1. The swimmeret system can be excited by perfusing the neuropeptide proctolin through the isolated ventral nerve cord of the crayfish. Previously silent preparations begin to generate a characteristic motor pattern, the swimmeret rhythm, in the nerves that innervate the swimmerets. The response to proctolin is dose dependent and reversible. The threshold concentration of proctolin perfused through the ventral artery is approximately 10(-8) M. The EC50 is 1.6 X 10(-6) M. 2. Proctolin-induced motor patterns have periods and phases similar to those of spontaneously generated motor patterns.
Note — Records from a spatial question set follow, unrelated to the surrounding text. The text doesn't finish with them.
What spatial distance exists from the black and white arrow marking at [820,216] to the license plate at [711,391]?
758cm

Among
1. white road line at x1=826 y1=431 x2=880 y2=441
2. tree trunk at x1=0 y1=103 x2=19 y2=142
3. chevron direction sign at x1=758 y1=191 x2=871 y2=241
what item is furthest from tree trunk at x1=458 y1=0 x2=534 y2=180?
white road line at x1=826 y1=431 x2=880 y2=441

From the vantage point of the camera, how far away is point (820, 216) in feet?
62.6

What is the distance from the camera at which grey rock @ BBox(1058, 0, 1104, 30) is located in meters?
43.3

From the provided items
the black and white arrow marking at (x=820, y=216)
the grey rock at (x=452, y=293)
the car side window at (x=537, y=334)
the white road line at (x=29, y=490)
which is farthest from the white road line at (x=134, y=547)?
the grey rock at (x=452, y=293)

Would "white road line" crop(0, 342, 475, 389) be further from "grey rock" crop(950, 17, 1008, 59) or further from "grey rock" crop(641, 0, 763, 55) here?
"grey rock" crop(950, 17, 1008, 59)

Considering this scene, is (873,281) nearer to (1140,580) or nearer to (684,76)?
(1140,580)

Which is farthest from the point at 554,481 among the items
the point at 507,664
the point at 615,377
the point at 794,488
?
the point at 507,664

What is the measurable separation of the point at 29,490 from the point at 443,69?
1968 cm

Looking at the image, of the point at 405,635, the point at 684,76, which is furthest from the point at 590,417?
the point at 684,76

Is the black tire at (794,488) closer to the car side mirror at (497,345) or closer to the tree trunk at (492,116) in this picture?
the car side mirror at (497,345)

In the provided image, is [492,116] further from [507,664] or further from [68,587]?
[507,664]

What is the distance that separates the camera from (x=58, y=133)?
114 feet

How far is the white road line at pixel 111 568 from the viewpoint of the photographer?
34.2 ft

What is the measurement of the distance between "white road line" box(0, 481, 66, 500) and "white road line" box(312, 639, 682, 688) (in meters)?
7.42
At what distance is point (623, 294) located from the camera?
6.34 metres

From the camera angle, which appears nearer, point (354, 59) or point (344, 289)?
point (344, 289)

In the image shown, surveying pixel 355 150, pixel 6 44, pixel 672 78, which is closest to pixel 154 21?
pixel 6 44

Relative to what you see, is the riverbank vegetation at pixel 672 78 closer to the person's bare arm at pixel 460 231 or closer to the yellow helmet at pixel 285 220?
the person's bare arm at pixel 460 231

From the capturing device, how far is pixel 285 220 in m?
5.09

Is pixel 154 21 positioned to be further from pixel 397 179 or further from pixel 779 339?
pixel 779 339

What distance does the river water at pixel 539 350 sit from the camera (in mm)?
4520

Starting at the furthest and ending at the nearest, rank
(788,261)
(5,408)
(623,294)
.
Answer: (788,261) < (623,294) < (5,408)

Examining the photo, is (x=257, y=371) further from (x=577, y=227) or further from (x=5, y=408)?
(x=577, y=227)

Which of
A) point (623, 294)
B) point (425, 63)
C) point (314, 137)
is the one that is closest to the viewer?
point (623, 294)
The durations of the bursts of impulses in power-stroke motor neurons generated in the presence of proctolin are, however, significantly longer than those that occur during spontaneous activity. 3. DL-Octopamine inhibits the swimmeret system, both when the system is spontaneously active and when it has been excited by proctolin. The inhibition by octopamine is dose dependent and reversible. The threshold for inhibition is approximately 10(-6) M, and the EC50 is approximately 5 X 10(-5) M. 4. Octopamine's effect is mimicked by its agonists, synephrine and norepinephrine. Synephrine has a lower threshold concentration than does octopamine, but norepinephrine is much less effective than octopamine. 5. Octopamine's inhibition is partially blocked by an antagonist, phentolamine. 6. Phentolamine also blocks inhibition of the swimmeret system by inhibitory command interneurons. This block is dose dependent and can be partially overcome by stimulating the command interneurons at higher frequencies. 7. Perfusion with 11 other suspected crustacean neurotransmitters and transmitter analogues did not similarly excite or inhibit the swimmeret system, so we suggest that proctolin and octopamine are transmitters used by the neurons that normally control expression of the swimmeret rhythm.